*** Material supplied ***

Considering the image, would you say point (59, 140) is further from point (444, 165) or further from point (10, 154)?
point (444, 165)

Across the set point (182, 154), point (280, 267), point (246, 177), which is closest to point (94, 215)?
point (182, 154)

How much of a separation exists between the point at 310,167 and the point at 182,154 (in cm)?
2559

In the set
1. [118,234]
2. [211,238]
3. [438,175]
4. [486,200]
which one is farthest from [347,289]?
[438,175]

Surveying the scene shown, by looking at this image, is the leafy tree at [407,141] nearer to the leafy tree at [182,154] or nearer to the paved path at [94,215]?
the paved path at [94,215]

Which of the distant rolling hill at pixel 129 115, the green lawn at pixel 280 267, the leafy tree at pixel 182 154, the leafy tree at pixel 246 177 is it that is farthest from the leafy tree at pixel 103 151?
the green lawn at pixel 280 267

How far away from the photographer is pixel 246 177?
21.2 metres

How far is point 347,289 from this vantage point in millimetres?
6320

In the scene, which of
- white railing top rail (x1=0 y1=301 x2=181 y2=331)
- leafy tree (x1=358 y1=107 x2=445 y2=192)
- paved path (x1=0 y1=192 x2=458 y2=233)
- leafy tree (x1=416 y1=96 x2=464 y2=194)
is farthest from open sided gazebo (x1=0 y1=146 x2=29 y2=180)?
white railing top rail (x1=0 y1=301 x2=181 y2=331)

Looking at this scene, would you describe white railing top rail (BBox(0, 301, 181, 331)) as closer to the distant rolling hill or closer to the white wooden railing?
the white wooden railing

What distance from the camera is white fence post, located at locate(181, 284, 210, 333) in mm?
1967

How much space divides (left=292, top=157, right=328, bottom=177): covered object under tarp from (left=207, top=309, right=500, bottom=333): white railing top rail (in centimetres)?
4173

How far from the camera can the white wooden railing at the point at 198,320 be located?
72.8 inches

***

Exercise details :: Output each item above verbatim, from the first to the last, with the original wording, numbers, and line breaks unchanged.

Expected answer ::
Considering the image, would you say point (59, 140) is further from point (444, 165) or further from point (10, 154)?
point (444, 165)

Across the set point (182, 154), point (280, 267), point (246, 177), which is closest to point (94, 215)?
point (182, 154)

How much of a separation exists between the point at 310,167 and the point at 182,154 (in cm)?
2559

In the set
1. [118,234]
2. [211,238]
3. [438,175]
4. [486,200]
which one is farthest from [347,289]?
[438,175]

Surveying the scene shown, by looking at this image, is the leafy tree at [407,141] nearer to the leafy tree at [182,154] or nearer to the paved path at [94,215]?
the paved path at [94,215]

Which of the distant rolling hill at pixel 129 115, the green lawn at pixel 280 267, the leafy tree at pixel 182 154, the leafy tree at pixel 246 177 is it that is farthest from the leafy tree at pixel 103 151?
the green lawn at pixel 280 267

How far away from the photographer is pixel 246 177?
21.2 metres

How far is point 347,289 from this vantage point in millimetres?
6320

In the scene, which of
- white railing top rail (x1=0 y1=301 x2=181 y2=331)
- leafy tree (x1=358 y1=107 x2=445 y2=192)
- paved path (x1=0 y1=192 x2=458 y2=233)
- leafy tree (x1=416 y1=96 x2=464 y2=194)
is farthest from open sided gazebo (x1=0 y1=146 x2=29 y2=180)?
white railing top rail (x1=0 y1=301 x2=181 y2=331)

Looking at this scene, would you describe white railing top rail (BBox(0, 301, 181, 331)) as closer to the distant rolling hill or closer to the white wooden railing?
the white wooden railing

What distance from the camera is white fence post, located at locate(181, 284, 210, 333) in mm?
1967

How much space divides (left=292, top=157, right=328, bottom=177): covered object under tarp from (left=207, top=309, right=500, bottom=333): white railing top rail (in centimetres)?
4173

How far from the camera can the white wooden railing at the point at 198,320 be located?
72.8 inches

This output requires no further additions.